Esta patología auditiva, muy común en los niños en época de verano, es especialmente molesta y dolorosa.

Estas fechas veraniegas pueden ser especialmente conflictivas para nuestros oídos si dejamos que la humedad se acumule en el canal auditivo, como en el caso del oído u otitis de nadador.

El verano es, sin duda, la época favorita del año para los más pequeños. Cuando llega el calor y, con él, las vacaciones, las playas y piscinas se llenan de niños y niñas que se divierten en el agua como si fueran auténticos peces.

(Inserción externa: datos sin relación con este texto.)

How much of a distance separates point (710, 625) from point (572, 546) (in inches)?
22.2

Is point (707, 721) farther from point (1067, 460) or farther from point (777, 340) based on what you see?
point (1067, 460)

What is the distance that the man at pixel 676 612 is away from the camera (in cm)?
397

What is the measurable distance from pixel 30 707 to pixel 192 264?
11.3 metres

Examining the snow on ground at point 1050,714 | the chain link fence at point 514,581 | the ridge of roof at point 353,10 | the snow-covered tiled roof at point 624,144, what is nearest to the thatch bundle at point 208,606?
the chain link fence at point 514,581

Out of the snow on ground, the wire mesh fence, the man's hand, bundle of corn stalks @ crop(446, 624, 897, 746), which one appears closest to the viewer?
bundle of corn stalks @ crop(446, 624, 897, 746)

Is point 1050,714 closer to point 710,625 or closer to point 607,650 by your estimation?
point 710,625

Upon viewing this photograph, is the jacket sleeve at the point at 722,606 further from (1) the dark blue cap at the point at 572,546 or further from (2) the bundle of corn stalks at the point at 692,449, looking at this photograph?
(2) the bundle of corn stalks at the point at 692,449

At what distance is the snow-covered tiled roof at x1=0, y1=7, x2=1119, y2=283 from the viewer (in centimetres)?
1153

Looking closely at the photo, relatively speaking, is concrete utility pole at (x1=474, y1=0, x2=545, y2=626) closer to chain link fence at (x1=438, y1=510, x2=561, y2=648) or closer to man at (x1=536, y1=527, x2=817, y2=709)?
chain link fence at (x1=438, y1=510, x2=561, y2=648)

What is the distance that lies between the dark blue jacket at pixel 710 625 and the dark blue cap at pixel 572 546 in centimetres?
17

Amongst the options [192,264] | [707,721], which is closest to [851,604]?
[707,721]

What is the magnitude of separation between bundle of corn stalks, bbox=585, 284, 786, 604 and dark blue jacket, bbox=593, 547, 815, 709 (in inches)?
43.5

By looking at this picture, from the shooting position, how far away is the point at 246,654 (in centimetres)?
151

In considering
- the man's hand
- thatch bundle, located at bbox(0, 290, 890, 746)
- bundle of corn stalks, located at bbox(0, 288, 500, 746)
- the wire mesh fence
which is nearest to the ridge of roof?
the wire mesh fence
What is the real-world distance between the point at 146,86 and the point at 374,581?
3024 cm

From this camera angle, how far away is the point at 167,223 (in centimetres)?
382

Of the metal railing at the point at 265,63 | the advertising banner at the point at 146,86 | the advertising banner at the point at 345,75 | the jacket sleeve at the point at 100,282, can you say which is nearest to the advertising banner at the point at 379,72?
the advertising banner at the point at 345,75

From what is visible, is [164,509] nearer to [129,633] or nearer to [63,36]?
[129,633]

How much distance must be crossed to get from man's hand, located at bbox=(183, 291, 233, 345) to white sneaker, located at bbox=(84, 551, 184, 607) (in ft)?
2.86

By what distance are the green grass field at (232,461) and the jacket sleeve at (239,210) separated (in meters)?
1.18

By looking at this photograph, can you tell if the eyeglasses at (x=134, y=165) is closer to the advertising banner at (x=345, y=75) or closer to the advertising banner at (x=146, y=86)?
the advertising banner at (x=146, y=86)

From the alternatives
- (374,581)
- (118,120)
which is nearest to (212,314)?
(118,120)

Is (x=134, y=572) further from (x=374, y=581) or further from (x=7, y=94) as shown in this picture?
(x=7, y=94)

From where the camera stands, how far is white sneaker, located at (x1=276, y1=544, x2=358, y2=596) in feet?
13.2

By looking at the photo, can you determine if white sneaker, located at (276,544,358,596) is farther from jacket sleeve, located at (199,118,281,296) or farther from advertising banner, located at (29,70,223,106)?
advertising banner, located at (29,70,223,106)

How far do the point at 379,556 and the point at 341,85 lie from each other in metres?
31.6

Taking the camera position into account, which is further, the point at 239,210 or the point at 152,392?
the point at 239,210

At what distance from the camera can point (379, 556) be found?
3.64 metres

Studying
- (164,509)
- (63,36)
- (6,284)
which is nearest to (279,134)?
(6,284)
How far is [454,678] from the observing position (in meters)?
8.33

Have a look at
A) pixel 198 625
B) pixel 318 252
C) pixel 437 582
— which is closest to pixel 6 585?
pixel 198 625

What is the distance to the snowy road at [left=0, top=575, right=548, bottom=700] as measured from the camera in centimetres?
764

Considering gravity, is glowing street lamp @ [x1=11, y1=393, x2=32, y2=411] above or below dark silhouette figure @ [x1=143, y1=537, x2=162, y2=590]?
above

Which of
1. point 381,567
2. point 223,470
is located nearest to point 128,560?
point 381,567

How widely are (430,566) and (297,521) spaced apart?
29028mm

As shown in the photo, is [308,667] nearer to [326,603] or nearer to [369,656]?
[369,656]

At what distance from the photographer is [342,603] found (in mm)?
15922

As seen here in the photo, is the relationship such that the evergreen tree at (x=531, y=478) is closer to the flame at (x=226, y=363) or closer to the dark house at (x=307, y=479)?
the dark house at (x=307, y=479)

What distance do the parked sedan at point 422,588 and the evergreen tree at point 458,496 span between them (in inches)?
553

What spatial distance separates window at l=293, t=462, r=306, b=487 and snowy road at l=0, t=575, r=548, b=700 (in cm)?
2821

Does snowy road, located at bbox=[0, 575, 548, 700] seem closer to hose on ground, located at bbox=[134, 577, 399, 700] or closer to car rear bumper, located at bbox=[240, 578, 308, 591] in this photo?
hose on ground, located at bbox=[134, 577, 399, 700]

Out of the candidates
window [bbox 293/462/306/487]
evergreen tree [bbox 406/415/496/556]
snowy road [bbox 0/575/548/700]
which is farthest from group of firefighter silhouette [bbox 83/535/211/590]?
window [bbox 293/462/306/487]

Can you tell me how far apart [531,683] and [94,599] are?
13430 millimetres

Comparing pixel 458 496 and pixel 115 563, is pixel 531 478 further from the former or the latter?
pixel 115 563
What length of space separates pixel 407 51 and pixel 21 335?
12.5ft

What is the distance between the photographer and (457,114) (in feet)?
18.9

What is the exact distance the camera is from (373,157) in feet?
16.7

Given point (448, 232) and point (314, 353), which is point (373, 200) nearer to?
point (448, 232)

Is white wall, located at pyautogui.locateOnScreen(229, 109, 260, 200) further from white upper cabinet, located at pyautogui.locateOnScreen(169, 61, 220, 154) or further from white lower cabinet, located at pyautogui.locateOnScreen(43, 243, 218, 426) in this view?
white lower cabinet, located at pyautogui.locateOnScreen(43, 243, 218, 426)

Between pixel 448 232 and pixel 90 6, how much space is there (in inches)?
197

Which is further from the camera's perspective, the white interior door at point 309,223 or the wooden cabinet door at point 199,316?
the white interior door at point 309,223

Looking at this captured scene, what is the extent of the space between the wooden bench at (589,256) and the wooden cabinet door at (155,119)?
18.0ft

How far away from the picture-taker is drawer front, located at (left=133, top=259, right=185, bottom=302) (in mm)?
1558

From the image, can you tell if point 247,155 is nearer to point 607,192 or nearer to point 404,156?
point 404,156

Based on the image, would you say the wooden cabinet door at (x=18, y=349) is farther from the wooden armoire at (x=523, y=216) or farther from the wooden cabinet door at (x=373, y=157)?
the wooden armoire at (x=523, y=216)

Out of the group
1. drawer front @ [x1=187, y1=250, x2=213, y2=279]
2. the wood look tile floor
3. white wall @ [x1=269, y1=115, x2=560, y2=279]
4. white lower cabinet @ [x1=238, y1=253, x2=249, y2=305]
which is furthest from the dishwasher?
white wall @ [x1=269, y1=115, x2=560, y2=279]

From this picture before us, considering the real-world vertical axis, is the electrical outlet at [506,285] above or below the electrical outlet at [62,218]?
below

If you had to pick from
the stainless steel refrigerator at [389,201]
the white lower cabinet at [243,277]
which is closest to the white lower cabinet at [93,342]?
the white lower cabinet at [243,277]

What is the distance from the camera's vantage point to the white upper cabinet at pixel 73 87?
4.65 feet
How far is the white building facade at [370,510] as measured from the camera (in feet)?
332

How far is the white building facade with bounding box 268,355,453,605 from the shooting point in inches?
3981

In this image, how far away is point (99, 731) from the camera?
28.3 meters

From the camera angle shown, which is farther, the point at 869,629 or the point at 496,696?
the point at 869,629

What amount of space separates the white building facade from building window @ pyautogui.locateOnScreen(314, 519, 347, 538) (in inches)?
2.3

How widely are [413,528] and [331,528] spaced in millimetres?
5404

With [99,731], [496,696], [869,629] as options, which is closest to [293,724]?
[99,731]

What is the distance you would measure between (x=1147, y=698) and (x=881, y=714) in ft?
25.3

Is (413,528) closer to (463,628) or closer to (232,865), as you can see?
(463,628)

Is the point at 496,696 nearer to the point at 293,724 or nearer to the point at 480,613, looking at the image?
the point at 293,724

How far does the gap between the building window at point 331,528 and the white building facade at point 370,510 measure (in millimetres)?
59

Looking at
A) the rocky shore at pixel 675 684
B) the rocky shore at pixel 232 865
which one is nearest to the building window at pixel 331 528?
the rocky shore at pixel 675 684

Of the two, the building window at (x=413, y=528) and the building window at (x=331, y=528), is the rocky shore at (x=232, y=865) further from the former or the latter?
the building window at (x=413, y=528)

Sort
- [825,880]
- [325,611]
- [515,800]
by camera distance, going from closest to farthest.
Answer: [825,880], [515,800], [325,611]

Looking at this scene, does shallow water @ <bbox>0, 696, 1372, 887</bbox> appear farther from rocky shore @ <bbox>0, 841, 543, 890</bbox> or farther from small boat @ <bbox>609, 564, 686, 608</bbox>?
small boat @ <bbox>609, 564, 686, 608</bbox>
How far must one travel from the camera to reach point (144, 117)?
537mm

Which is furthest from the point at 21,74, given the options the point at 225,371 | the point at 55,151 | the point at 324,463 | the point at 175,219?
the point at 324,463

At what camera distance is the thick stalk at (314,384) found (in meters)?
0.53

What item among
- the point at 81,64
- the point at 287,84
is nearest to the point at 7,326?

Pero esta actividad, que es tan importante para su ocio, también puede derivar en infecciones de oído muy desagradables.

Es el caso del conocido como oído de nadador u otitis externa o de nadador, una patología auditiva que se produce en el canal auditivo y suele ocasionarse por varios tipos de bacterias u hongos, siendo más común en oídos que han estado expuestos a la humedad, que es la causa principal de estas infecciones.

Lo más característico del oído de nadador es que afecta al pabellón auditivo o parte externa del oído, provocando molestos dolores. Por fortuna, evitar estas infecciones es tan sencillo como seguir una serie de consejos muy fáciles de llevar a la práctica, entre ellos:

  • Secar las orejas al salir del agua con el borde de un paño o una toalla.
  • Si se tiene a mano un secador de pelo, también se puede usar, a un nivel bajo y a una distancia prudencial.
  • Nunca usar bastoncillos para limpiar o secar el canal auditivo, ya que puede dañar el tímpano.

Además, en el caso de sufrir una otitis de nadador, los médicos suelen recetar gotas para el oído anestésicas, antibióticas o antifúngicas. En cualquier caso, y como es mejor prevenir que curar, en Audifón recomendamos una limpieza del oído poco invasiva y procurar que no se acumule el agua en el canal auditivo mediante el uso de tapones protectores para los oídos.